Les nouvelles mesures de l’assurance-emploi pour les règles d’admissibilité et le nombre de semaines de prestation ont un impact économique majeur sur nos régions. Seulement sur la Côte-Nord, 6 500 travailleurs seront 6 semaines sans revenu, selon les évaluations de Service Canada. Alors que ces travailleurs touchent en moyenne des prestations s’élevant à 400 $ par semaine, cela représente concrètement des pertes de 18 millions de dollars dans notre économie. Le phénomène est semblable au Bas-St-Laurent, dans Charlevoix, en Gaspésie et au Nouveau-Brunswick.

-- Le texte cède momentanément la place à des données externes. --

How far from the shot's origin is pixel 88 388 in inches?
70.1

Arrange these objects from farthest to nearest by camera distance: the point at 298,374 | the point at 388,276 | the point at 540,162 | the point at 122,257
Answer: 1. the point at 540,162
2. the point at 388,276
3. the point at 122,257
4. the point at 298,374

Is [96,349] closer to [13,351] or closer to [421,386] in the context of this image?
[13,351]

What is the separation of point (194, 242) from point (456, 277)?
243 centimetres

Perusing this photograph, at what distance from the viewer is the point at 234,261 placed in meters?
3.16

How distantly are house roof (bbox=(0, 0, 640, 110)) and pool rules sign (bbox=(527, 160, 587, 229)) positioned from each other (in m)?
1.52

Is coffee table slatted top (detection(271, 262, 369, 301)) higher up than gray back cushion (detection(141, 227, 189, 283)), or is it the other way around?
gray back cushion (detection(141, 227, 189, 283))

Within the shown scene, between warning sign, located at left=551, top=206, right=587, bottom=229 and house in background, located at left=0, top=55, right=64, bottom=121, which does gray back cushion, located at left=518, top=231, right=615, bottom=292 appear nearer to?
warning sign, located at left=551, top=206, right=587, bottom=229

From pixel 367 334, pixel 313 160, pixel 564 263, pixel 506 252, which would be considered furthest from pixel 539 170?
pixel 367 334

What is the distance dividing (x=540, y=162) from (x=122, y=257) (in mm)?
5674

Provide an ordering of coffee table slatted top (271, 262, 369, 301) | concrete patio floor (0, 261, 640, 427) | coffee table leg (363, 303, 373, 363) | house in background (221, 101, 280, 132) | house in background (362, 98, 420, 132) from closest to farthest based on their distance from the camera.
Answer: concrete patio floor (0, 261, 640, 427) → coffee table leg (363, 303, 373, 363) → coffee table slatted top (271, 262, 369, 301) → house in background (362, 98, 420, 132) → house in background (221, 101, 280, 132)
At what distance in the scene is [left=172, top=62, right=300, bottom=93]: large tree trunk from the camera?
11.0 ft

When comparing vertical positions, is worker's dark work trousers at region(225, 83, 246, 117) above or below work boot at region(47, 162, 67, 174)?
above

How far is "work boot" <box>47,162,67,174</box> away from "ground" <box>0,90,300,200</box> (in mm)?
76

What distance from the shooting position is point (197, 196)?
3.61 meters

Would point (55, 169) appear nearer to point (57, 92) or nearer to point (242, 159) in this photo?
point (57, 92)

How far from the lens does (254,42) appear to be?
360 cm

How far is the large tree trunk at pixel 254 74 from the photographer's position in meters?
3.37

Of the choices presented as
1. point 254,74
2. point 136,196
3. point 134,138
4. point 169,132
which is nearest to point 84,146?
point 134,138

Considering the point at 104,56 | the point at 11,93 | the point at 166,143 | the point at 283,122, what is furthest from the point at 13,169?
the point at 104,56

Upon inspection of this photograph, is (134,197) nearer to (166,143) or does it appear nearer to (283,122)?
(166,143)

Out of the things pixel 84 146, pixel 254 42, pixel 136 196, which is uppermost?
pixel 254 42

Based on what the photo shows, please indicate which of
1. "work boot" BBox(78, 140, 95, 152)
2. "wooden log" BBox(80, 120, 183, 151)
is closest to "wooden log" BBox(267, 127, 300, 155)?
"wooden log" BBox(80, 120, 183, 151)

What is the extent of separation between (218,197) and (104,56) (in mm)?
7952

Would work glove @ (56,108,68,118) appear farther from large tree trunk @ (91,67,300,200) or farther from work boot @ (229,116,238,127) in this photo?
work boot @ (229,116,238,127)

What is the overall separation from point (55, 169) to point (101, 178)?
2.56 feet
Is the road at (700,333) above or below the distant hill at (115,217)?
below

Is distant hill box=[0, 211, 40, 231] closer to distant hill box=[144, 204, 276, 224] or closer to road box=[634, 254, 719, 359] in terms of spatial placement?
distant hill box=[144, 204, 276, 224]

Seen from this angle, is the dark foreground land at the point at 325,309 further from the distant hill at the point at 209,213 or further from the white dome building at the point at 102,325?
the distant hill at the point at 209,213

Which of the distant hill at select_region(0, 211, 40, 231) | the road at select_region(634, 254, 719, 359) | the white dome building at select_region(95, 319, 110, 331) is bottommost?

« En janvier, Jean-Yves Duclos, le ministre de la Famille, des enfants et du Développement social, nous avait dit bien comprendre la réalité de l’industrie saisonnière et par le fait même, les difficultés auxquelles les travailleuses et les travailleurs doivent faire face. Il nous avait promis que nos actions serviraient à quelque chose. Aujourd’hui, on se réunit à nouveau devant les bureaux de Service Canada parce que l’aide, on ne l’a toujours pas et ça devient intenable. Le gouvernement doit faire quelque chose et le faire maintenant », a conclu Nancy Legendre, présidente du Conseil central du Bas-St-Laurent.